(Given data)

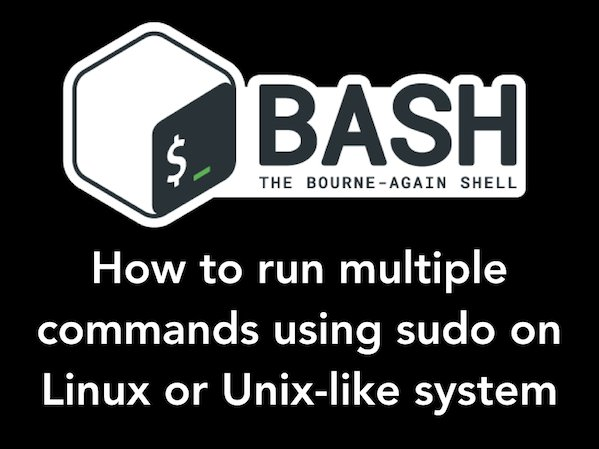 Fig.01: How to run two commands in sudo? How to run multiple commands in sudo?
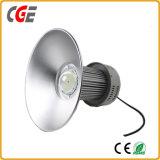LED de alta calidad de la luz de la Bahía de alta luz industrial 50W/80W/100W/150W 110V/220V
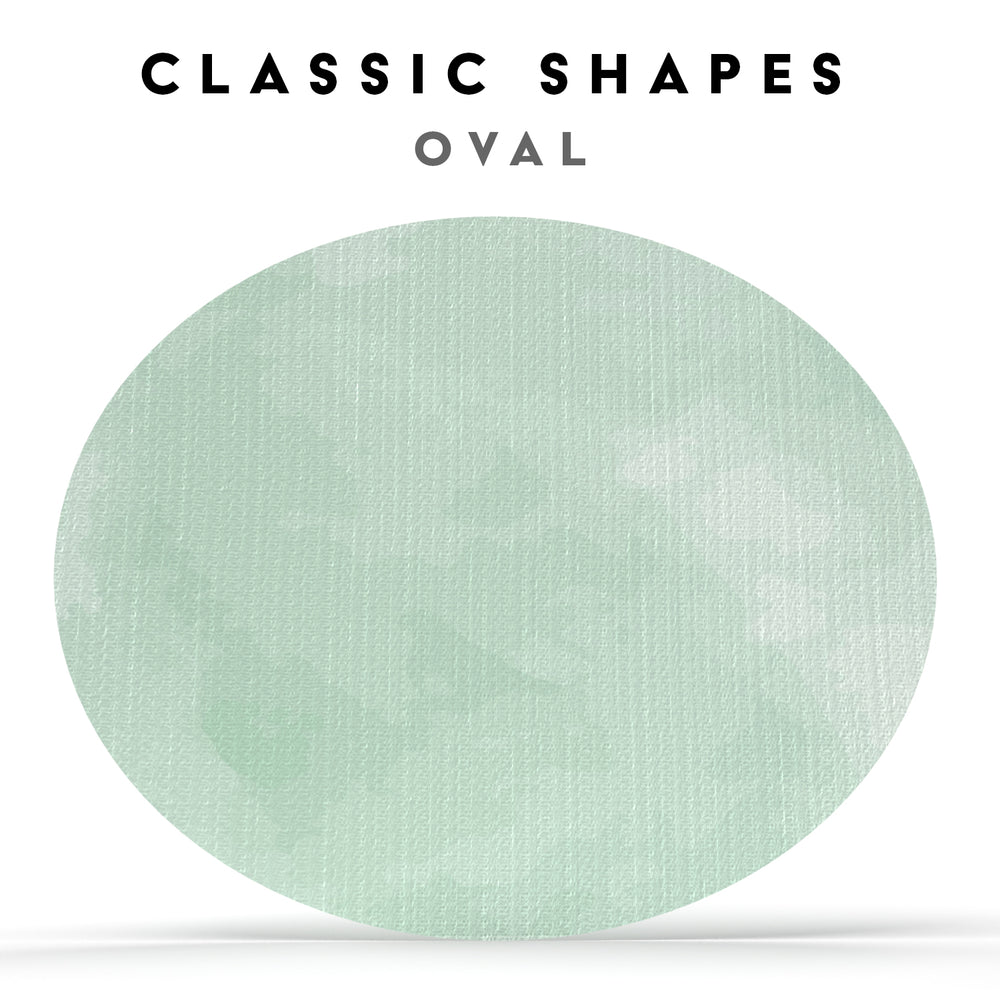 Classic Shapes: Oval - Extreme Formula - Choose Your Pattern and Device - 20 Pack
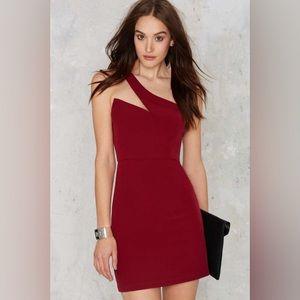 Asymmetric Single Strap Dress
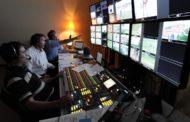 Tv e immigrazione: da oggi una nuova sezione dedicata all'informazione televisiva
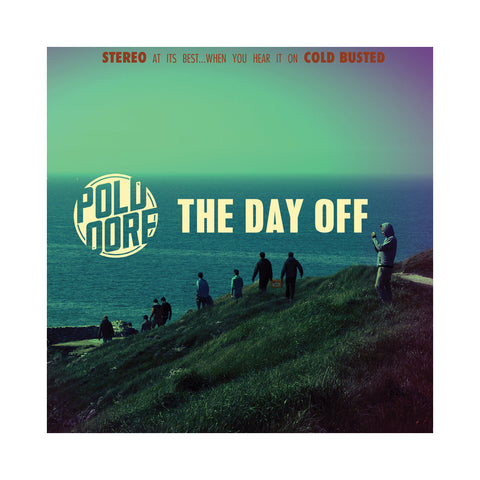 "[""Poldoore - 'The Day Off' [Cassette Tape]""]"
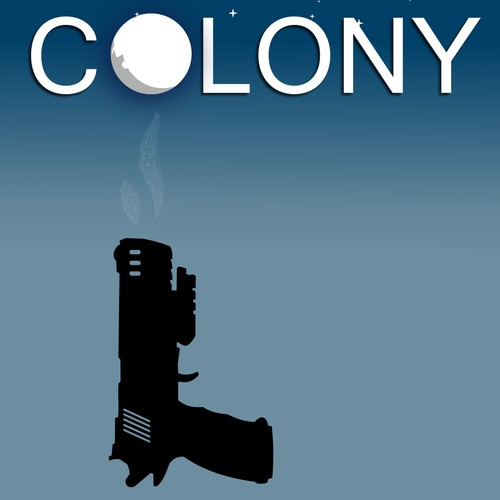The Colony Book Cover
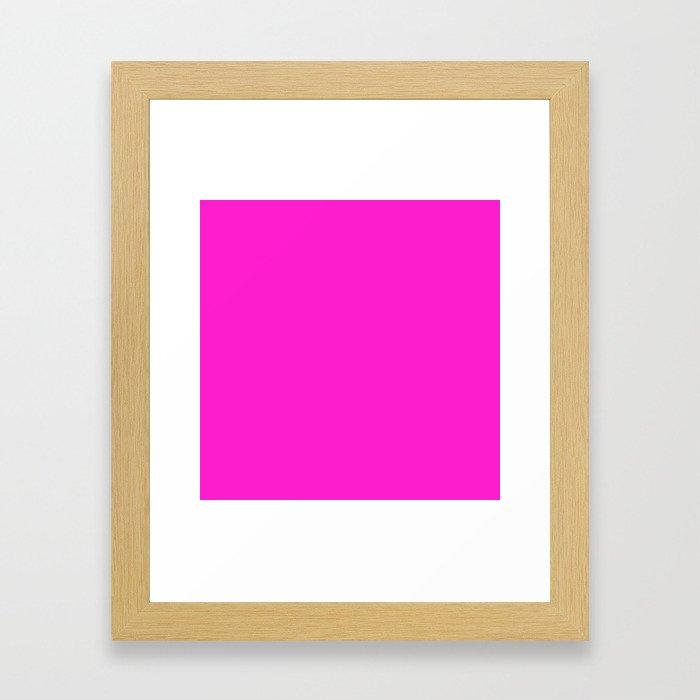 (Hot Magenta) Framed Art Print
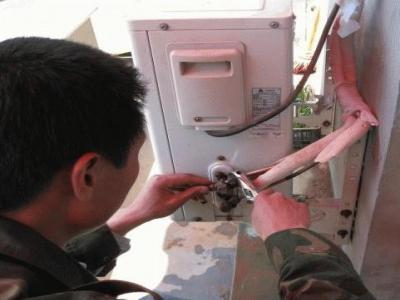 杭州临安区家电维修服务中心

(End Given data)

#### Aim of the task:
Starting with the line that holds "LED de alta", reproduce exactly each line up to and including the last line of the material above, and drop the pictures.

#### Written answer:
LED de alta calidad de la luz de la Bahía de alta luz industrial 50W/80W/100W/150W 110V/220V
 Classic Shapes: Oval - Extreme Formula - Choose Your Pattern and Device - 20 Pack
 Asymmetric Single Strap Dress
 Tv e immigrazione: da oggi una nuova sezione dedicata all'informazione televisiva
 "[""Poldoore - 'The Day Off' [Cassette Tape]""]"
The Colony Book Cover
 (Hot Magenta) Framed Art Print
 杭州临安区家电维修服务中心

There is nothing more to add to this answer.